*PROBLEM TO WORK ON*: Your answer must be an exact copy of the records below.

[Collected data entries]
__________________________________________________
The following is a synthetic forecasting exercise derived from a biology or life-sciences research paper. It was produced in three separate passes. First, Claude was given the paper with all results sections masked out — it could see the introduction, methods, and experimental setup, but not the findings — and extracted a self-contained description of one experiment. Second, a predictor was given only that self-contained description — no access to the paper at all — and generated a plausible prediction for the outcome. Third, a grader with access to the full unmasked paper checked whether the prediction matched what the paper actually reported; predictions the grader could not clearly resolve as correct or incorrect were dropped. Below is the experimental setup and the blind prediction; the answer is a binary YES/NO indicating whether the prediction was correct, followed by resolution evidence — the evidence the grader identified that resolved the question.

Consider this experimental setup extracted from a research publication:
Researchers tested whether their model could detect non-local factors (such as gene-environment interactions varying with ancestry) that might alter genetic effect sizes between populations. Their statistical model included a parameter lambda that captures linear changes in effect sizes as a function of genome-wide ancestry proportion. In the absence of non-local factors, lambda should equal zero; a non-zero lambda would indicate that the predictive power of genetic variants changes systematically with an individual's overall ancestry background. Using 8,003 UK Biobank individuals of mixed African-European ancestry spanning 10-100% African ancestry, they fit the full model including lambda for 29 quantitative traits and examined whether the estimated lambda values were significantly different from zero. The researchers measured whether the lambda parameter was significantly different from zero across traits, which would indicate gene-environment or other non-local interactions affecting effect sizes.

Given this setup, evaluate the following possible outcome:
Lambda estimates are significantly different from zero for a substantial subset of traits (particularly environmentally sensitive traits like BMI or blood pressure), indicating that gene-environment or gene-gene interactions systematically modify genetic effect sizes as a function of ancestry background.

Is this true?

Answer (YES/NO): NO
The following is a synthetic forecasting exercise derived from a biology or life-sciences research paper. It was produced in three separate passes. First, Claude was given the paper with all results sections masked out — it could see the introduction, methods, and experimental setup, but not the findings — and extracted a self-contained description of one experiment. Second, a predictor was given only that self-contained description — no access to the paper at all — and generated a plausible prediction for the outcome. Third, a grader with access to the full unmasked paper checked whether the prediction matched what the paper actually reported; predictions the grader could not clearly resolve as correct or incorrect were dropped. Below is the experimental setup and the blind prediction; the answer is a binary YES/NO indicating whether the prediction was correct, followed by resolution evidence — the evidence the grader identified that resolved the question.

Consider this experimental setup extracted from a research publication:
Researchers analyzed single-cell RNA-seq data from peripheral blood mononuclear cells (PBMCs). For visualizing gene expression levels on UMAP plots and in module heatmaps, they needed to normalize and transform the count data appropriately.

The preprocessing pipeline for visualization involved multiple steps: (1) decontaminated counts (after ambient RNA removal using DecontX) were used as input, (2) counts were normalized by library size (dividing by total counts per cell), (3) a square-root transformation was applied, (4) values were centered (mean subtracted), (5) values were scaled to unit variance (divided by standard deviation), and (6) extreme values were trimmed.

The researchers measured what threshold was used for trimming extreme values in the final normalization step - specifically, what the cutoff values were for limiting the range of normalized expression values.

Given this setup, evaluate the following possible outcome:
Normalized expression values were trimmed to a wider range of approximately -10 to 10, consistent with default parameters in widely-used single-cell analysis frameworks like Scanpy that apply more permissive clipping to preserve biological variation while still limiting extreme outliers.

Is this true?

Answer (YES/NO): NO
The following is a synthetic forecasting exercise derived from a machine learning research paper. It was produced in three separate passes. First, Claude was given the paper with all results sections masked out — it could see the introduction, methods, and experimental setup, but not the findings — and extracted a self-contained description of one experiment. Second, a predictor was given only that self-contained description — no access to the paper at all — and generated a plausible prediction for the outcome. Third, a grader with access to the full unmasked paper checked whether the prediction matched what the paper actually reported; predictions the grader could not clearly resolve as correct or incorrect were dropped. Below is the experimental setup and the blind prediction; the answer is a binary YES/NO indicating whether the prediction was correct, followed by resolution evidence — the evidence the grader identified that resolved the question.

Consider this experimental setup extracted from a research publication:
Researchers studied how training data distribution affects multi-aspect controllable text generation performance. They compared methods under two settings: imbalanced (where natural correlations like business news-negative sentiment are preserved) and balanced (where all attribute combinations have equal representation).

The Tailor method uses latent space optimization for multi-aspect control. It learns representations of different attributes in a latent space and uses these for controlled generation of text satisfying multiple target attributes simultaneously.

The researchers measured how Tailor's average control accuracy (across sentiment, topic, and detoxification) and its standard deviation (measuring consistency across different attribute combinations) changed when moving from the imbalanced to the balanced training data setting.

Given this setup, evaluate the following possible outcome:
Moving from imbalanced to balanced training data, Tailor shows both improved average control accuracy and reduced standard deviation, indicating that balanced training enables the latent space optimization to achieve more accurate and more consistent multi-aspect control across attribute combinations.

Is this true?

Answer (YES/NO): YES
__________________________________________________
*OUTPUT FOR THIS EXERCISE*:
The following is a synthetic forecasting exercise derived from a biology or life-sciences research paper. It was produced in three separate passes. First, Claude was given the paper with all results sections masked out — it could see the introduction, methods, and experimental setup, but not the findings — and extracted a self-contained description of one experiment. Second, a predictor was given only that self-contained description — no access to the paper at all — and generated a plausible prediction for the outcome. Third, a grader with access to the full unmasked paper checked whether the prediction matched what the paper actually reported; predictions the grader could not clearly resolve as correct or incorrect were dropped. Below is the experimental setup and the blind prediction; the answer is a binary YES/NO indicating whether the prediction was correct, followed by resolution evidence — the evidence the grader identified that resolved the question.

Consider this experimental setup extracted from a research publication:
Researchers tested whether their model could detect non-local factors (such as gene-environment interactions varying with ancestry) that might alter genetic effect sizes between populations. Their statistical model included a parameter lambda that captures linear changes in effect sizes as a function of genome-wide ancestry proportion. In the absence of non-local factors, lambda should equal zero; a non-zero lambda would indicate that the predictive power of genetic variants changes systematically with an individual's overall ancestry background. Using 8,003 UK Biobank individuals of mixed African-European ancestry spanning 10-100% African ancestry, they fit the full model including lambda for 29 quantitative traits and examined whether the estimated lambda values were significantly different from zero. The researchers measured whether the lambda parameter was significantly different from zero across traits, which would indicate gene-environment or other non-local interactions affecting effect sizes.

Given this setup, evaluate the following possible outcome:
Lambda estimates are significantly different from zero for a substantial subset of traits (particularly environmentally sensitive traits like BMI or blood pressure), indicating that gene-environment or gene-gene interactions systematically modify genetic effect sizes as a function of ancestry background.

Is this true?

Answer (YES/NO): NO
The following is a synthetic forecasting exercise derived from a biology or life-sciences research paper. It was produced in three separate passes. First, Claude was given the paper with all results sections masked out — it could see the introduction, methods, and experimental setup, but not the findings — and extracted a self-contained description of one experiment. Second, a predictor was given only that self-contained description — no access to the paper at all — and generated a plausible prediction for the outcome. Third, a grader with access to the full unmasked paper checked whether the prediction matched what the paper actually reported; predictions the grader could not clearly resolve as correct or incorrect were dropped. Below is the experimental setup and the blind prediction; the answer is a binary YES/NO indicating whether the prediction was correct, followed by resolution evidence — the evidence the grader identified that resolved the question.

Consider this experimental setup extracted from a research publication:
Researchers analyzed single-cell RNA-seq data from peripheral blood mononuclear cells (PBMCs). For visualizing gene expression levels on UMAP plots and in module heatmaps, they needed to normalize and transform the count data appropriately.

The preprocessing pipeline for visualization involved multiple steps: (1) decontaminated counts (after ambient RNA removal using DecontX) were used as input, (2) counts were normalized by library size (dividing by total counts per cell), (3) a square-root transformation was applied, (4) values were centered (mean subtracted), (5) values were scaled to unit variance (divided by standard deviation), and (6) extreme values were trimmed.

The researchers measured what threshold was used for trimming extreme values in the final normalization step - specifically, what the cutoff values were for limiting the range of normalized expression values.

Given this setup, evaluate the following possible outcome:
Normalized expression values were trimmed to a wider range of approximately -10 to 10, consistent with default parameters in widely-used single-cell analysis frameworks like Scanpy that apply more permissive clipping to preserve biological variation while still limiting extreme outliers.

Is this true?

Answer (YES/NO): NO
The following is a synthetic forecasting exercise derived from a machine learning research paper. It was produced in three separate passes. First, Claude was given the paper with all results sections masked out — it could see the introduction, methods, and experimental setup, but not the findings — and extracted a self-contained description of one experiment. Second, a predictor was given only that self-contained description — no access to the paper at all — and generated a plausible prediction for the outcome. Third, a grader with access to the full unmasked paper checked whether the prediction matched what the paper actually reported; predictions the grader could not clearly resolve as correct or incorrect were dropped. Below is the experimental setup and the blind prediction; the answer is a binary YES/NO indicating whether the prediction was correct, followed by resolution evidence — the evidence the grader identified that resolved the question.

Consider this experimental setup extracted from a research publication:
Researchers studied how training data distribution affects multi-aspect controllable text generation performance. They compared methods under two settings: imbalanced (where natural correlations like business news-negative sentiment are preserved) and balanced (where all attribute combinations have equal representation).

The Tailor method uses latent space optimization for multi-aspect control. It learns representations of different attributes in a latent space and uses these for controlled generation of text satisfying multiple target attributes simultaneously.

The researchers measured how Tailor's average control accuracy (across sentiment, topic, and detoxification) and its standard deviation (measuring consistency across different attribute combinations) changed when moving from the imbalanced to the balanced training data setting.

Given this setup, evaluate the following possible outcome:
Moving from imbalanced to balanced training data, Tailor shows both improved average control accuracy and reduced standard deviation, indicating that balanced training enables the latent space optimization to achieve more accurate and more consistent multi-aspect control across attribute combinations.

Is this true?

Answer (YES/NO): YES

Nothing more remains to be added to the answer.